**EXCERPTED DATA:**

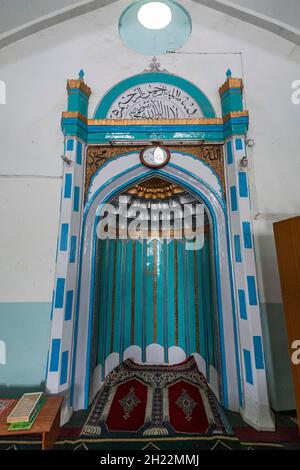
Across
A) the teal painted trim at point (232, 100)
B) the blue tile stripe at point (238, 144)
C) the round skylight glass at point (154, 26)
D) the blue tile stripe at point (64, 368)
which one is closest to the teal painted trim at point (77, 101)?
the round skylight glass at point (154, 26)

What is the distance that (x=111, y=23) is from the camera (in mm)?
2891

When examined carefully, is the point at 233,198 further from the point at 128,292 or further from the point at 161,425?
the point at 161,425

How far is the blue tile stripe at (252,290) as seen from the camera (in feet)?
6.84

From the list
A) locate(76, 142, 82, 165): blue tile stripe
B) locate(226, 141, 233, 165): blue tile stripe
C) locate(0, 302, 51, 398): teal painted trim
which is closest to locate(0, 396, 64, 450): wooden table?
locate(0, 302, 51, 398): teal painted trim

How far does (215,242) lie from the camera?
7.78ft

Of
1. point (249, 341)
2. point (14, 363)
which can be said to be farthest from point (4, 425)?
point (249, 341)

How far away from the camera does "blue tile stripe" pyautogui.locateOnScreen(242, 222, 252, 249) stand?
2201 mm

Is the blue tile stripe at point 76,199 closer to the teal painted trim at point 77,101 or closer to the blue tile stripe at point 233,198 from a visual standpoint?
the teal painted trim at point 77,101

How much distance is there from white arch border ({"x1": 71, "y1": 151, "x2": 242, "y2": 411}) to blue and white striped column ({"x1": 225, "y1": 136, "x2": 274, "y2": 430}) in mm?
79

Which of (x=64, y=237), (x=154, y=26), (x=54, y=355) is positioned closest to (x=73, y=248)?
(x=64, y=237)

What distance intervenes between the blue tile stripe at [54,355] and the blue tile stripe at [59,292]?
0.28 metres

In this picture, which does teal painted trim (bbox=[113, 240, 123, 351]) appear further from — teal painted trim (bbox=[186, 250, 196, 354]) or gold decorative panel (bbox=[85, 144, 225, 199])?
gold decorative panel (bbox=[85, 144, 225, 199])

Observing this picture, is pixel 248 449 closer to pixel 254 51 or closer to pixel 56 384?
pixel 56 384
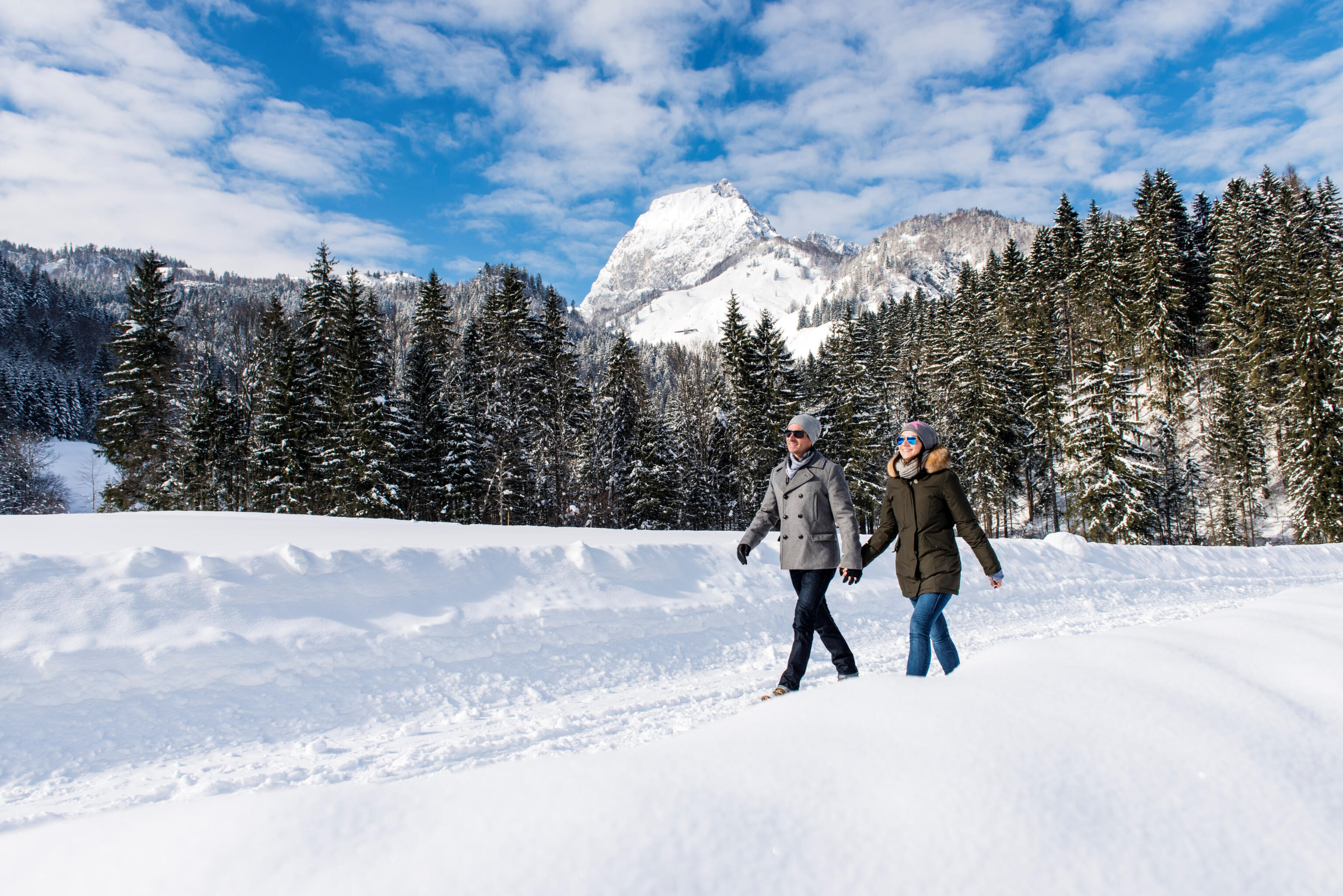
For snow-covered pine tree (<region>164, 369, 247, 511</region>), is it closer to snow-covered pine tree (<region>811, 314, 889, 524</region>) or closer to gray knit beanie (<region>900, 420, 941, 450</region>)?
snow-covered pine tree (<region>811, 314, 889, 524</region>)

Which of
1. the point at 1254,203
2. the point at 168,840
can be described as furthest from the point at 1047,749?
the point at 1254,203

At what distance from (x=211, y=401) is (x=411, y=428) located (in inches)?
552

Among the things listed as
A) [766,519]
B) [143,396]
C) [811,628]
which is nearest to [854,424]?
[766,519]

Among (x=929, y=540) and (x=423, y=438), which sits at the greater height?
(x=423, y=438)

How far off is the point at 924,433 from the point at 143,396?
31.8m

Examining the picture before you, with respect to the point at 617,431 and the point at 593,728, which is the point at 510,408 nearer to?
the point at 617,431

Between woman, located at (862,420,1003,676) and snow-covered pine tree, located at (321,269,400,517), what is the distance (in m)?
24.3

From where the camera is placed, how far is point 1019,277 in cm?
4669

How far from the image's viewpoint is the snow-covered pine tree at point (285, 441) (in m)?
27.3

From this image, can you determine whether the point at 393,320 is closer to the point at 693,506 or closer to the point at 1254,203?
the point at 693,506

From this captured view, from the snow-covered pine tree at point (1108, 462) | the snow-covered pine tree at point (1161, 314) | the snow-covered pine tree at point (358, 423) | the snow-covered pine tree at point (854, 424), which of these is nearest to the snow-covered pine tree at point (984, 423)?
the snow-covered pine tree at point (854, 424)

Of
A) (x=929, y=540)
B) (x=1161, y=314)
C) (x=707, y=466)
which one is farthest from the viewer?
(x=707, y=466)

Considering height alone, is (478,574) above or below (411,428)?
below

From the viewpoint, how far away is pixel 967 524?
4.53 meters
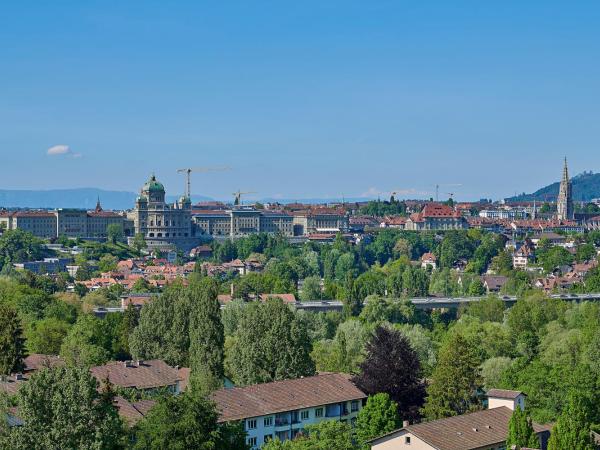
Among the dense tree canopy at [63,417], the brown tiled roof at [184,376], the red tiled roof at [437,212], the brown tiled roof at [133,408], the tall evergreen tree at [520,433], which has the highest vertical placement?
the red tiled roof at [437,212]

**WORK INSTRUCTIONS:**
Rewrite all of the lines above, swapping every "blue tile stripe" for "blue ceramic band" and changing nothing else. Leave the pictures out of your answer.

**EXPECTED ANSWER:**
Across
A) the teal painted trim at point (232, 100)
B) the blue ceramic band at point (238, 144)
C) the round skylight glass at point (154, 26)
D) the blue ceramic band at point (64, 368)
which one is closest to the teal painted trim at point (77, 101)?
the round skylight glass at point (154, 26)

What is the distance that (x=111, y=23) is from the camera (in mm)?
2891

When examined carefully, is the point at 233,198 further from the point at 128,292 or further from the point at 161,425?
the point at 161,425

How far is the blue ceramic band at (252,290) as seen from the camera (in feet)?
6.84

From the list
A) locate(76, 142, 82, 165): blue ceramic band
B) locate(226, 141, 233, 165): blue ceramic band
C) locate(0, 302, 51, 398): teal painted trim
which is closest to locate(0, 396, 64, 450): wooden table?
locate(0, 302, 51, 398): teal painted trim

How far does (215,242) lie from the camera?
7.78ft

Of
1. point (249, 341)
2. point (14, 363)
which can be said to be farthest from point (4, 425)?
point (249, 341)

How far away from the camera does "blue ceramic band" pyautogui.locateOnScreen(242, 222, 252, 249) stand?
2201 mm

Is the blue ceramic band at point 76,199 closer to the teal painted trim at point 77,101 or closer to the blue ceramic band at point 233,198 from a visual standpoint?
the teal painted trim at point 77,101

How much distance is there from white arch border ({"x1": 71, "y1": 151, "x2": 242, "y2": 411}) to blue and white striped column ({"x1": 225, "y1": 136, "x2": 274, "y2": 430}) in mm?
79

Which of (x=64, y=237), (x=154, y=26), (x=54, y=355) is positioned closest to (x=73, y=248)?
(x=64, y=237)

What distance intervenes between the blue ceramic band at [54,355] and the blue ceramic band at [59,292]?
0.28 metres

In this picture, which does teal painted trim (bbox=[113, 240, 123, 351]) appear further from — teal painted trim (bbox=[186, 250, 196, 354]) or gold decorative panel (bbox=[85, 144, 225, 199])?
gold decorative panel (bbox=[85, 144, 225, 199])

Observing this picture, is pixel 248 449 closer to pixel 254 51 or closer to pixel 56 384?
pixel 56 384
For snow-covered pine tree (<region>164, 369, 247, 511</region>), is it closer to snow-covered pine tree (<region>811, 314, 889, 524</region>) or closer to gray knit beanie (<region>900, 420, 941, 450</region>)?
snow-covered pine tree (<region>811, 314, 889, 524</region>)

Which of
1. the point at 1254,203
2. the point at 168,840
can be described as furthest from the point at 1047,749?
the point at 1254,203

At what distance from (x=211, y=401) is (x=411, y=428) located (in inches)?
552

Among the things listed as
A) [766,519]
B) [143,396]
C) [811,628]
which is nearest to [854,424]?
[766,519]

Among (x=929, y=540) and (x=423, y=438), which sits at the greater height?
(x=423, y=438)

How far off is the point at 924,433 from the point at 143,396?
31.8m

Examining the picture before you, with respect to the point at 617,431 and the point at 593,728, which is the point at 510,408 nearer to?
the point at 617,431

Between woman, located at (862,420,1003,676) and snow-covered pine tree, located at (321,269,400,517), what is the distance (in m)?
24.3

From where the camera is placed, how far is point 1019,277 in cm?
4669

How far from the image's viewpoint is the snow-covered pine tree at point (285, 441) (in m)?
27.3

From this image, can you determine whether the point at 393,320 is closer to the point at 693,506 or closer to the point at 1254,203?
the point at 693,506

From this captured view, from the snow-covered pine tree at point (1108, 462) | the snow-covered pine tree at point (1161, 314) | the snow-covered pine tree at point (358, 423) | the snow-covered pine tree at point (854, 424), which of these is nearest to the snow-covered pine tree at point (984, 423)?
the snow-covered pine tree at point (854, 424)

Of
A) (x=929, y=540)
B) (x=1161, y=314)
C) (x=707, y=466)
which one is farthest from the viewer?
(x=707, y=466)

Considering height alone, is (478,574) above or below (411,428)?
below

From the viewpoint, how far away is pixel 967 524?
4.53 meters
Among the dense tree canopy at [63,417], the brown tiled roof at [184,376], the red tiled roof at [437,212], the brown tiled roof at [133,408], the tall evergreen tree at [520,433], which has the highest vertical placement?
the red tiled roof at [437,212]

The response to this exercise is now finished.